The arms smashed glass and drywall haphazardly as they spun through the room, gathering up human bodies and drawing them. Other arms simply snatched people and constricted their torsos until their victims asphyxiated or broke. Blood steadily splattered the Picassos, Mondrians and Ernsts on the walls.
Outside, meanwhile, the Guggenheim’s terrace had gone blurry with partygoers in frantic motion. A few, working together, managed to shove closed the tall iron gates to the museum at the top of the stairs, barricading the rampaging creatures inside. And though the skeefs battered the ironwork, warping it, that barrier seemed to hold.
But now, the armada of skeefs revealed itself in the canal beneath the terrace—a violent, living lather, thrashing omnidirectionally at the bottom of the stairs. Guy couldn’t believe their numbers: Seventy-five. Eighty. They moved too fast to be counted—easily three-times as many as he’d encountered at the Rialto. On the terrace, people screamed and scrambled back up the steps to higher ground—retreating toward the same door they’d just labored to close.
They were trapped.
Tentacles began whipsawing out of the canal like toads’ tongues targeting flies. A low wall stood between the edge of the terrace and the water, but the creatures’ limbs effortlessly breached it: bashing through, or wrenching off, the marble balustrades. Arms kept snapping upward, sweeping bodies down the steps and into the water where they could be devoured.
Guy watched one tentacle coil around the leg of a svelte woman in a yellow gown and pull it out from under her—clear off the rest of her body—and carry it away. Another arm bolted straight through a man’s back as he ran up the steps, skewering him. Another clenched a waiter so tightly around the chest that the man’s insides appeared to burst through his ribcage; a dark purple gristle—his entrails—gurgled out of his mouth.

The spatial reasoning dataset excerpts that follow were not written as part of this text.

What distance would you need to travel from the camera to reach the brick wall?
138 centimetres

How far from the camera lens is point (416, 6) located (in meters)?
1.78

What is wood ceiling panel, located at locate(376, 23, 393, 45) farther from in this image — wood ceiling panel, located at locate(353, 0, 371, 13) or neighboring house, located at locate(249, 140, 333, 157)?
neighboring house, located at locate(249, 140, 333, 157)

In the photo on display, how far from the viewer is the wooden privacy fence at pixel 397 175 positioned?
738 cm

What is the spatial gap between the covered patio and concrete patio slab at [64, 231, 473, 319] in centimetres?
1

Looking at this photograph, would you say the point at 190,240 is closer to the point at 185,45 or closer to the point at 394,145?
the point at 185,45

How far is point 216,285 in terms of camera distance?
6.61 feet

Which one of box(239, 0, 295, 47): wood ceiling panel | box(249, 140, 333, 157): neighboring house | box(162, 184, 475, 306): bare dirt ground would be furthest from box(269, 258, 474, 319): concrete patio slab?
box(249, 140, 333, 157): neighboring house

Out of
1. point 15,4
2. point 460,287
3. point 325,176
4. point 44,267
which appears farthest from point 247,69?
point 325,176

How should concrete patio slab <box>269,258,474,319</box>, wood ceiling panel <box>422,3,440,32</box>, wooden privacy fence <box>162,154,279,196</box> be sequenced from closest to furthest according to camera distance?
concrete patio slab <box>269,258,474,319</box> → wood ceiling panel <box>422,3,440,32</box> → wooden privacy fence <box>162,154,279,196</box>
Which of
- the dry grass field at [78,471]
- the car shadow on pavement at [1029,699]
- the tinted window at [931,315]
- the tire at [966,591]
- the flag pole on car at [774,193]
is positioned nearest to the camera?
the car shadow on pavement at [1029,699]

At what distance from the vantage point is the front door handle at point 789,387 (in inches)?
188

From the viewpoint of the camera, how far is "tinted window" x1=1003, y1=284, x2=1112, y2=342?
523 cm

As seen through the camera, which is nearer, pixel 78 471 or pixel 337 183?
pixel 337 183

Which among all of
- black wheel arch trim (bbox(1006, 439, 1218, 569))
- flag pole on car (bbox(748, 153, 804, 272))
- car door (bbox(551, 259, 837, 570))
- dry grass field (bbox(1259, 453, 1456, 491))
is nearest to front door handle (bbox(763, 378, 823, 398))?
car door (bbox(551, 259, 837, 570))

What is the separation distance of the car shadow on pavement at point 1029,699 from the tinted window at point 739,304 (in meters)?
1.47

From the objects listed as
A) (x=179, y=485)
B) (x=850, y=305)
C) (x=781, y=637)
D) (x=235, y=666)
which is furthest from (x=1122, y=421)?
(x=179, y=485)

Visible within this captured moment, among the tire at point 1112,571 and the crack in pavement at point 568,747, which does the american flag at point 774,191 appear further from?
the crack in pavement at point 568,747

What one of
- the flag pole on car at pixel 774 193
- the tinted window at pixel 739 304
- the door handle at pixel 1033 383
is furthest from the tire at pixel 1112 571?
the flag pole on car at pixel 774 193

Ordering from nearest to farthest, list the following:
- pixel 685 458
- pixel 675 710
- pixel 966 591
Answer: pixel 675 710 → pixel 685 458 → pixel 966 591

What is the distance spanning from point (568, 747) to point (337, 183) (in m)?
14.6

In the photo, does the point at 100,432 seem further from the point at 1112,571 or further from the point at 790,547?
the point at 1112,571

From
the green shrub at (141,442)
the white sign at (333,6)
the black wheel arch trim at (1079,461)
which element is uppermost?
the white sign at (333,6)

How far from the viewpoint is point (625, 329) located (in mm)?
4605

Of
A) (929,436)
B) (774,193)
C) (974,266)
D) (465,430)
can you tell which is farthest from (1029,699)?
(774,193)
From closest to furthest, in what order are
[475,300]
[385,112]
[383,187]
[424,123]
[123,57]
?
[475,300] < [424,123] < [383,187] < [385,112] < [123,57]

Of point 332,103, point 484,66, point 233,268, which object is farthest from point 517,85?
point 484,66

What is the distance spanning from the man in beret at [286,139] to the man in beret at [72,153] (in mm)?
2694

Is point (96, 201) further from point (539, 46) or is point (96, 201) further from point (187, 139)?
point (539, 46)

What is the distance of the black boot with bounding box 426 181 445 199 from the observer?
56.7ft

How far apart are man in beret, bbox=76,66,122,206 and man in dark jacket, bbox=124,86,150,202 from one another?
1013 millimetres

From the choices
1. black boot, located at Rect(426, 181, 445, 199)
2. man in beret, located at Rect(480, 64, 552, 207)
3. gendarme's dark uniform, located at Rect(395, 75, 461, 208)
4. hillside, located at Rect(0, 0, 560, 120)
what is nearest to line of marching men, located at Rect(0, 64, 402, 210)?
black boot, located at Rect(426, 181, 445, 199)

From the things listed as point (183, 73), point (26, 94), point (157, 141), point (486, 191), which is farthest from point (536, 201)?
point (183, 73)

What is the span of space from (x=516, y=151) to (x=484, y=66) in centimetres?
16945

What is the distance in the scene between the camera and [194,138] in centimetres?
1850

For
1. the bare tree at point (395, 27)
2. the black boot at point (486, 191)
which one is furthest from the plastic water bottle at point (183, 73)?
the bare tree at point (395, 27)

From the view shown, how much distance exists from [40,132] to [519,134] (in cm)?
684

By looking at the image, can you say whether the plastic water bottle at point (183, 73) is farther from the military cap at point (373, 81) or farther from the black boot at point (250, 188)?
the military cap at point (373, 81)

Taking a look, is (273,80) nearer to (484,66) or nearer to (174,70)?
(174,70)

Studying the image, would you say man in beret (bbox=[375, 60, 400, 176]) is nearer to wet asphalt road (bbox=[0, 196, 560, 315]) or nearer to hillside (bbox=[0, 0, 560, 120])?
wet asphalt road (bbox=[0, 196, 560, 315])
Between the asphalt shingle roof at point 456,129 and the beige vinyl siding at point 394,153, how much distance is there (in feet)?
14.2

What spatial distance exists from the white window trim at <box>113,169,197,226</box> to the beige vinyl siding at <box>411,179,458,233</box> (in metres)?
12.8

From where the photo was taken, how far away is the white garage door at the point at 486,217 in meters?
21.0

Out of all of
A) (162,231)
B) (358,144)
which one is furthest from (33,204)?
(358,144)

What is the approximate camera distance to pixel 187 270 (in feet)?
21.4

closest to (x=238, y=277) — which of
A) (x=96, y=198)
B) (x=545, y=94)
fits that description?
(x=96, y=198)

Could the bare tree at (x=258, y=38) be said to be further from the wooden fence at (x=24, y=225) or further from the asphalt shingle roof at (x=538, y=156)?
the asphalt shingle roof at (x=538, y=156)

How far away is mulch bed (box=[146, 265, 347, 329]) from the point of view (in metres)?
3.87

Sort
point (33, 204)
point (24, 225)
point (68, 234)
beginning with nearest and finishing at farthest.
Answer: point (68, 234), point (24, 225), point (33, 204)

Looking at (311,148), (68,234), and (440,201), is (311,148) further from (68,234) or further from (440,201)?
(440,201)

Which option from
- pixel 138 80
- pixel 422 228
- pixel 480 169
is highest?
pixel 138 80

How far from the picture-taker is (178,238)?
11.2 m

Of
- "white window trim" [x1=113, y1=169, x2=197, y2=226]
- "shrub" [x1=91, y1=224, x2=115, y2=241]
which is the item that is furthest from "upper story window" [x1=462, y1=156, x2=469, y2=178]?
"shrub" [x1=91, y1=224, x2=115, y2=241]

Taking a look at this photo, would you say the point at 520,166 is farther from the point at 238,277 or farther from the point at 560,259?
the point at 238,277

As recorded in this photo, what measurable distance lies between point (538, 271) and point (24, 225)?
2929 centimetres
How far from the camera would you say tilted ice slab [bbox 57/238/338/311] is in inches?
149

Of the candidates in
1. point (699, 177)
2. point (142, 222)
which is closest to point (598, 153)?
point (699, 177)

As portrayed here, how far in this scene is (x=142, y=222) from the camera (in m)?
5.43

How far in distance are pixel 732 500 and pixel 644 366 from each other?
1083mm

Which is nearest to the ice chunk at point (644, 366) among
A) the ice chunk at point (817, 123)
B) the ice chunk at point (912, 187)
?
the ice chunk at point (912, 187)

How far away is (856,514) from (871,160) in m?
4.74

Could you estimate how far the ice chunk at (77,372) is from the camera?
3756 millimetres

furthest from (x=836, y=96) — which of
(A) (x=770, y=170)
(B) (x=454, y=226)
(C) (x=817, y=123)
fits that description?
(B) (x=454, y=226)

The people did their best to scatter and hide. Some turned over tables or hunkered behind the bar. Some threw plates or chairs at the skeefs. A few hugged the walls while the tips of tentacles probed their bodies, trying to find purchase. Guy watched one, finding no easy way to grasp a particular woman, finally rear back and compact her into the building with a crackling squish.
The pullulating and squirming; the soulless ferocity with which the animals teemed—Guy saw all of it, sizing up the entire sickening theater of war.
“Jesus, Rondack.” Benny said. “What’s the plan?”
“No plan,” he said. “We’re exterminators—that’s all.”
They revved their gondos and peeled forward into the fray.
in CHAPTER 11!
Alessandro hunched down in his gondola, wrenching back his oar with maximum leverage to turn his boat and retreat.
But his long, stiff, wooden craft was only barely beginning to swivel when he recognized that it was too late.